→ WHAT THIS TASK INVOLVES
Repeat every one of the records below word for word, with no changes to any line.

--------------------------------

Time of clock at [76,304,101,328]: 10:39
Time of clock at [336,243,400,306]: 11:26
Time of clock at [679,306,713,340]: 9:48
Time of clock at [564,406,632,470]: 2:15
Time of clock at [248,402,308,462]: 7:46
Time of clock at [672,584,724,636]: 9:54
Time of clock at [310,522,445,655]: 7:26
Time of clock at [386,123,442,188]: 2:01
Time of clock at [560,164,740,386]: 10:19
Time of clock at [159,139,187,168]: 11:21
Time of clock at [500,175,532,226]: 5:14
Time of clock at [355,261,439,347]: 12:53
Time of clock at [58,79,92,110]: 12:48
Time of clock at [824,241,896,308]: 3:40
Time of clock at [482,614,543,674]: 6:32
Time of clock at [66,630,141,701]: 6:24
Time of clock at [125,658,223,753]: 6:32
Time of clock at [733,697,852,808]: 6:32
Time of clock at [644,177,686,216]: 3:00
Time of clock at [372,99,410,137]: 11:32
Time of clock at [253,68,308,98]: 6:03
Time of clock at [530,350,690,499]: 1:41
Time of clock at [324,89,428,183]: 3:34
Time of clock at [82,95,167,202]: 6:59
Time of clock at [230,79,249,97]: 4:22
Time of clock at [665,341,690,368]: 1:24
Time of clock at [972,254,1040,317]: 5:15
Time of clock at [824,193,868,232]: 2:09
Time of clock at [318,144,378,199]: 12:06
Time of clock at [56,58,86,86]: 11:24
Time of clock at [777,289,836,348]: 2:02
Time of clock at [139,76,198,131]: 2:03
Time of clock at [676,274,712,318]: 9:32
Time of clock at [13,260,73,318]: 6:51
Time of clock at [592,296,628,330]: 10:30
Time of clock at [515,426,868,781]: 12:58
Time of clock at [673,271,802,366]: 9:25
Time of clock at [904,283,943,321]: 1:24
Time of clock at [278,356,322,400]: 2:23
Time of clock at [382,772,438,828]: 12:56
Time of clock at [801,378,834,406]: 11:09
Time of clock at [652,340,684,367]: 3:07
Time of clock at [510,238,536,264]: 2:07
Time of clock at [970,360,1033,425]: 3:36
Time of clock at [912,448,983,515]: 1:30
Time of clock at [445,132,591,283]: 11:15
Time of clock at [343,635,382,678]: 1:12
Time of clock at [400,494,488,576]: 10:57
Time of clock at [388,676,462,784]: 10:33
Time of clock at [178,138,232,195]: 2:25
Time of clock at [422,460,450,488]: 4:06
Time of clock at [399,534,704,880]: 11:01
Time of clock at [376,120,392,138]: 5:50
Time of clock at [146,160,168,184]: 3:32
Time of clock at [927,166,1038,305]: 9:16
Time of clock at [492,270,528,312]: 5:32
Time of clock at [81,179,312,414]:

--------------------------------

→ REPLY
Time of clock at [76,304,101,328]: 10:39
Time of clock at [336,243,400,306]: 11:26
Time of clock at [679,306,713,340]: 9:48
Time of clock at [564,406,632,470]: 2:15
Time of clock at [248,402,308,462]: 7:46
Time of clock at [672,584,724,636]: 9:54
Time of clock at [310,522,445,655]: 7:26
Time of clock at [386,123,442,188]: 2:01
Time of clock at [560,164,740,386]: 10:19
Time of clock at [159,139,187,168]: 11:21
Time of clock at [500,175,532,226]: 5:14
Time of clock at [355,261,439,347]: 12:53
Time of clock at [58,79,92,110]: 12:48
Time of clock at [824,241,896,308]: 3:40
Time of clock at [482,614,543,674]: 6:32
Time of clock at [66,630,141,701]: 6:24
Time of clock at [125,658,223,753]: 6:32
Time of clock at [733,697,852,808]: 6:32
Time of clock at [644,177,686,216]: 3:00
Time of clock at [372,99,410,137]: 11:32
Time of clock at [253,68,308,98]: 6:03
Time of clock at [530,350,690,499]: 1:41
Time of clock at [324,89,428,183]: 3:34
Time of clock at [82,95,167,202]: 6:59
Time of clock at [230,79,249,97]: 4:22
Time of clock at [665,341,690,368]: 1:24
Time of clock at [972,254,1040,317]: 5:15
Time of clock at [824,193,868,232]: 2:09
Time of clock at [318,144,378,199]: 12:06
Time of clock at [56,58,86,86]: 11:24
Time of clock at [777,289,836,348]: 2:02
Time of clock at [139,76,198,131]: 2:03
Time of clock at [676,274,712,318]: 9:32
Time of clock at [13,260,73,318]: 6:51
Time of clock at [592,296,628,330]: 10:30
Time of clock at [515,426,868,781]: 12:58
Time of clock at [673,271,802,366]: 9:25
Time of clock at [904,283,943,321]: 1:24
Time of clock at [278,356,322,400]: 2:23
Time of clock at [382,772,438,828]: 12:56
Time of clock at [801,378,834,406]: 11:09
Time of clock at [652,340,684,367]: 3:07
Time of clock at [510,238,536,264]: 2:07
Time of clock at [970,360,1033,425]: 3:36
Time of clock at [912,448,983,515]: 1:30
Time of clock at [445,132,591,283]: 11:15
Time of clock at [343,635,382,678]: 1:12
Time of clock at [400,494,488,576]: 10:57
Time of clock at [388,676,462,784]: 10:33
Time of clock at [178,138,232,195]: 2:25
Time of clock at [422,460,450,488]: 4:06
Time of clock at [399,534,704,880]: 11:01
Time of clock at [376,120,392,138]: 5:50
Time of clock at [146,160,168,184]: 3:32
Time of clock at [927,166,1038,305]: 9:16
Time of clock at [492,270,528,312]: 5:32
Time of clock at [81,179,312,414]:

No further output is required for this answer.